- **TASK STATEMENT**: Here are some records; copy every line that holds the word "photography".

- **Crawled caption data**:
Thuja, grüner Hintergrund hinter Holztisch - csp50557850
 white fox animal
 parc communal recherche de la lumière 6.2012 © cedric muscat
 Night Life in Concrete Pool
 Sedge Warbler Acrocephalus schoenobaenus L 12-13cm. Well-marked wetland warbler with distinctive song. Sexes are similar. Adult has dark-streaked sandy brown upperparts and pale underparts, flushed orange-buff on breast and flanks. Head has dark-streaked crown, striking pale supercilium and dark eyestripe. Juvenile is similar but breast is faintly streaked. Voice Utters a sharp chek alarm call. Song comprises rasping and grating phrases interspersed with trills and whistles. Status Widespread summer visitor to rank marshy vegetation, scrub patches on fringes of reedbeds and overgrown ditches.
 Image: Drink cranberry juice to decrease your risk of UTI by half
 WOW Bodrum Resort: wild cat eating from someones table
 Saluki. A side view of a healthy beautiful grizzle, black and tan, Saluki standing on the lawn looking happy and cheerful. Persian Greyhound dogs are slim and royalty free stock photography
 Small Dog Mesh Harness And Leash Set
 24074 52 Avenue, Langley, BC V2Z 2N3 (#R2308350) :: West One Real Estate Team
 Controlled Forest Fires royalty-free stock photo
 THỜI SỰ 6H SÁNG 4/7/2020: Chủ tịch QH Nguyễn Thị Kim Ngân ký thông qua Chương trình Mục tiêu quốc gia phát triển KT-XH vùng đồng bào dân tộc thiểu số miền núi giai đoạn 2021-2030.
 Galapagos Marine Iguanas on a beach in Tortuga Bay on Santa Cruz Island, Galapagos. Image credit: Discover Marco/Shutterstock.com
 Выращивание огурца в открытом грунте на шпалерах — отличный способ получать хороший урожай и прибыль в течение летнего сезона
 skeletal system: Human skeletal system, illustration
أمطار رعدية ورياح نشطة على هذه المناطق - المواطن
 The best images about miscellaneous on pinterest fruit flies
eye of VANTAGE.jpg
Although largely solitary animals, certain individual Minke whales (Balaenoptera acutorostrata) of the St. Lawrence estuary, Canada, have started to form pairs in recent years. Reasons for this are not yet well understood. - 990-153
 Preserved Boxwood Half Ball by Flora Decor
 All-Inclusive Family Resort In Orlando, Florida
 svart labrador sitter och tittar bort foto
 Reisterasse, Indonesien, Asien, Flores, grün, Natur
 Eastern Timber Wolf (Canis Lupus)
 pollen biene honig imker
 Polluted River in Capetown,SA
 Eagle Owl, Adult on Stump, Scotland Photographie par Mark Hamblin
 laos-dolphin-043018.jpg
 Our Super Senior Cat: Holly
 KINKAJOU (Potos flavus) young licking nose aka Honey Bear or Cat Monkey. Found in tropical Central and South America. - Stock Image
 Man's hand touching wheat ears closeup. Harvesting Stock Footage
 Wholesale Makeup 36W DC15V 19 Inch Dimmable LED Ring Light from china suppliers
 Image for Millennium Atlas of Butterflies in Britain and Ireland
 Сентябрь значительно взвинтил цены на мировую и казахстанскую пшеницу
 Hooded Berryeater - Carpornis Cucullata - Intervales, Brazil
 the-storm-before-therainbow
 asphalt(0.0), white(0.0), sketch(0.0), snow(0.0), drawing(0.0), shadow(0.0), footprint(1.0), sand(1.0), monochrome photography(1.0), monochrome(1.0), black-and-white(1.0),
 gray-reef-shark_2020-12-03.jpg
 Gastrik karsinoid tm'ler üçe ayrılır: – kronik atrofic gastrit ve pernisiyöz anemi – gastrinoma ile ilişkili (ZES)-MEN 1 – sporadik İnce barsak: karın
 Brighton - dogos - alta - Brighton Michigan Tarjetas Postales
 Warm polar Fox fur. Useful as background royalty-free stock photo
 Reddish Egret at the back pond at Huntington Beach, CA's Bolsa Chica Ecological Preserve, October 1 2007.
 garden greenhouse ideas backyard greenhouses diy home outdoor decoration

- **COMPLETED EXERCISE**:
 Saluki. A side view of a healthy beautiful grizzle, black and tan, Saluki standing on the lawn looking happy and cheerful. Persian Greyhound dogs are slim and royalty free stock photography
 asphalt(0.0), white(0.0), sketch(0.0), snow(0.0), drawing(0.0), shadow(0.0), footprint(1.0), sand(1.0), monochrome photography(1.0), monochrome(1.0), black-and-white(1.0),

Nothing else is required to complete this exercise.